YOUR TASK: Starting from the line with "幽霊可能にする等々[HIF] Hif成長支援クレンジングコンディショナー180ミリリットル - HIF", transcribe each line to the end of the records below. Copy them exactly and write nothing else.

Stored data:
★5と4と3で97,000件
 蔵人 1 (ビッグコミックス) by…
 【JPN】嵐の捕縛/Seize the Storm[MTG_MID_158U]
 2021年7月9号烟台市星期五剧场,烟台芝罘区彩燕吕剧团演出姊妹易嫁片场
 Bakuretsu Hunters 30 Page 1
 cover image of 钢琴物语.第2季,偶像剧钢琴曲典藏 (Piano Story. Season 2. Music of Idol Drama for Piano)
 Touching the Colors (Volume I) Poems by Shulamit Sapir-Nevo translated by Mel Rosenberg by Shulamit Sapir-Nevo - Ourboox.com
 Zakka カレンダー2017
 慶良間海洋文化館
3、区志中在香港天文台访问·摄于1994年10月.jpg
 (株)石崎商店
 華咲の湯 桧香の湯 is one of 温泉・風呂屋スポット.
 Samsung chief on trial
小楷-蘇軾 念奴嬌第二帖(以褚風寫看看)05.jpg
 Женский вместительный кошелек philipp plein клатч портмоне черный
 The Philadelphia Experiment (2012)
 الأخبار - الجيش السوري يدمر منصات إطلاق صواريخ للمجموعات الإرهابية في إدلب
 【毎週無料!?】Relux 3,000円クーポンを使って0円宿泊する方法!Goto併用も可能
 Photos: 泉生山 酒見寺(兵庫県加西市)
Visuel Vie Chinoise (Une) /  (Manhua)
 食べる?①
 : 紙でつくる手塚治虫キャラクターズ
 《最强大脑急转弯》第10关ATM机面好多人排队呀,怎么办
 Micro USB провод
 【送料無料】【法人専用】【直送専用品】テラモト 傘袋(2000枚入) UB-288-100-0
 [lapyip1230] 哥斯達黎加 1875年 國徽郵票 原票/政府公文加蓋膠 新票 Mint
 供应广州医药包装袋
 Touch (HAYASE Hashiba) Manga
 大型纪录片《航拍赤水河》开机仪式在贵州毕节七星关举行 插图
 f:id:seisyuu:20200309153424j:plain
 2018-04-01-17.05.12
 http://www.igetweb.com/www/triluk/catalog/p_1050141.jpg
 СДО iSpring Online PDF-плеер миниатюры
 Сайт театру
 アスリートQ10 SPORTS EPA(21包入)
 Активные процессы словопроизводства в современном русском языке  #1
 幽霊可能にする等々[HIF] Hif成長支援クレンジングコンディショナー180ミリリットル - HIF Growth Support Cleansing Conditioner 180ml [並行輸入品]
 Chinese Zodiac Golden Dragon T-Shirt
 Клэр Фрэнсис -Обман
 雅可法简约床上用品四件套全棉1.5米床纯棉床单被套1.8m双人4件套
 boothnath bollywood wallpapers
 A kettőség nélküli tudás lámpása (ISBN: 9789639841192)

ANSWER TO THIS EXERCISE:
 幽霊可能にする等々[HIF] Hif成長支援クレンジングコンディショナー180ミリリットル - HIF Growth Support Cleansing Conditioner 180ml [並行輸入品]
 Chinese Zodiac Golden Dragon T-Shirt
 Клэр Фрэнсис -Обман
 雅可法简约床上用品四件套全棉1.5米床纯棉床单被套1.8m双人4件套
 boothnath bollywood wallpapers
 A kettőség nélküli tudás lámpása (ISBN: 9789639841192)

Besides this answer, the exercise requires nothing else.